私よりも身内の健君の方が、きっと誰より翔さんの側にいるべきなんだと思う。
今まで持てなかった兄弟の時間を取り戻して欲しい。

「果穂、それは違う。」

朝食を食べていた翔さんが、真剣な顔で私を見てくるからドキンとしてしまう。

「果穂は俺の婚約者だろ?
俺としては早く籍を入れて奥さんになって欲しいだ。居候なんかじゃ無い。
そんな風に思ってるんだったら、今からでも籍を入れに行くか?」

「いえ、あの、せっかくの兄弟の時間を私が邪魔してるんじゃ無いかと…」

「邪魔してるのは僕の方だよ。家に帰れなくなったのは僕だし、果穂さんは未来のお姉さんだから、無償でお手伝いしたい。」

「俺も手伝う。日曜は休みだ。」
翔さんはそう言って、食器をキッチンへ運びに立ち上がる。

「えっ⁉︎翔さんは社長さんですし、それなりに有名人ですから、あまり人目に付くのはよくないですよ。」

改めて気付いたのだが、翔さんは外に出ると声をかけられたり、遠目で見られたりなかなかの有名人だと言う事。

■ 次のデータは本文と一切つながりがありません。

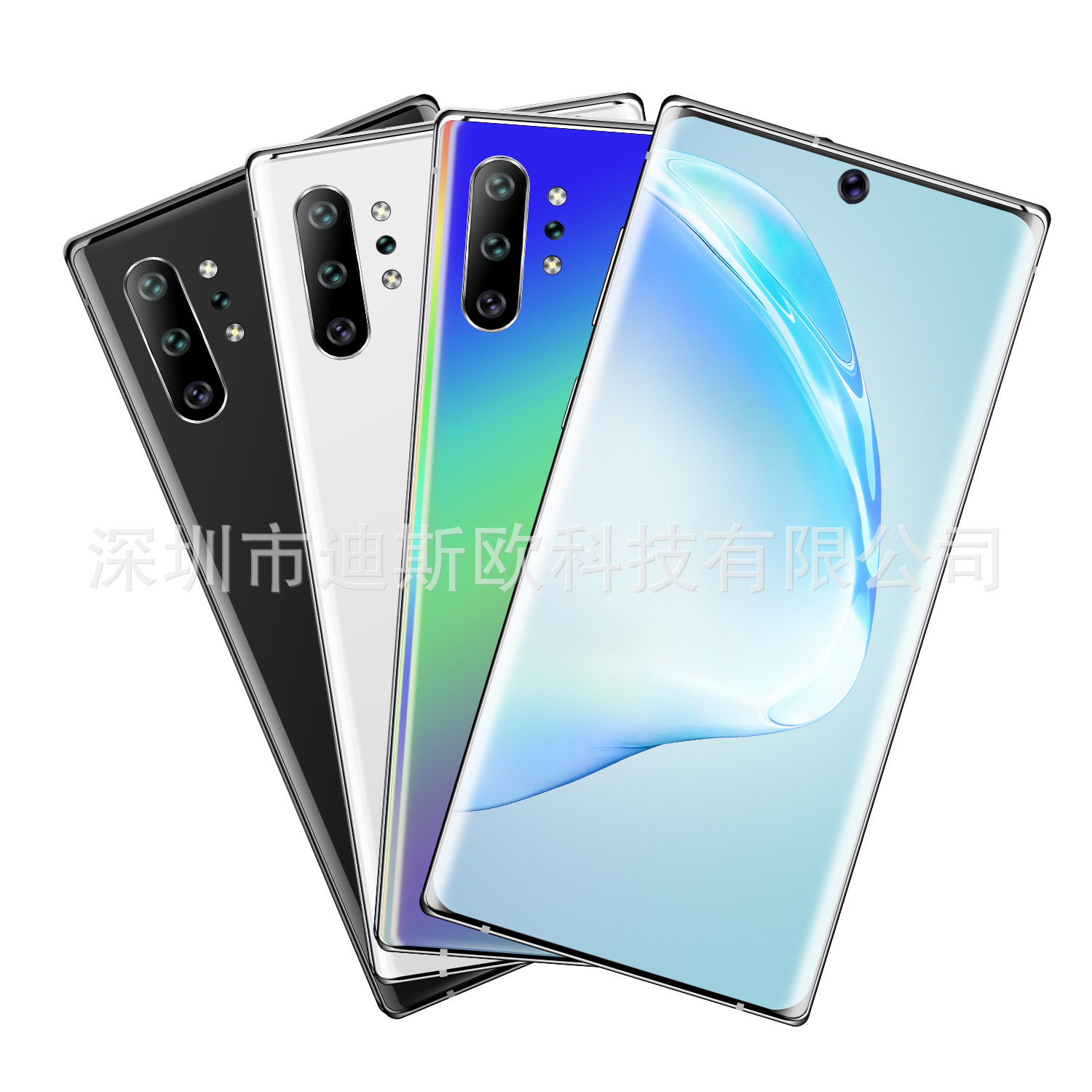 note10 跨境新款现货智能手机 6.8寸真穿孔大屏安卓机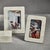 Contemporary Cote d'Ivoire Bone Inlay Photo Frame with Rounded Corners, 4" x 6" For Sale - Image 3 of 4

「何で、健は良くて俺はダメなんだ。絶対手伝うから。」
変な対抗意識を持っているのか、翔さんはそう言って出かける支度に入る。

「兄さんはいろんな意味で目立つからだよ。
この前だって雑誌に載ってただろ?」

「…何で女性誌をお前見てるんだよ…。」

「えっ⁉︎翔さん、また雑誌に出たんですか?
知らなかった…どの雑誌ですか?私も買いたいです。」

「いや、果穂は見なくていいから。」
頭を抱えて洗面所に行ってしまう。

「結構有名なファッション雑誌に、対談が載ってたんだ。学校の友達が教えてくれて知ったんだけど、まだ売ってるんじゃないかな?」

スーツを着てすっかり仕事の支度が終わった翔さんは戻って来て、

「本当はやりたくなかったんだ……。」
そう言って、玄関へ向かって行ってしまう。

「じゃあ、行って来る。」

「はい、気をつけて行ってらっしゃい。」
いつも通り玄関で見送る。

不意に翔さんは振り返り、
唇を重ねてくるからびっくりして固まってしまった。

「た、健君が見てたら恥ずかしいです…。」
咄嗟に行ってしまうがぎゅっと抱きしめられて、
「健じゃ無くて俺を頼ってくれ。」
そう言って、玄関を出ていく。
そんなに対抗意識を持たなくてもいいのに…。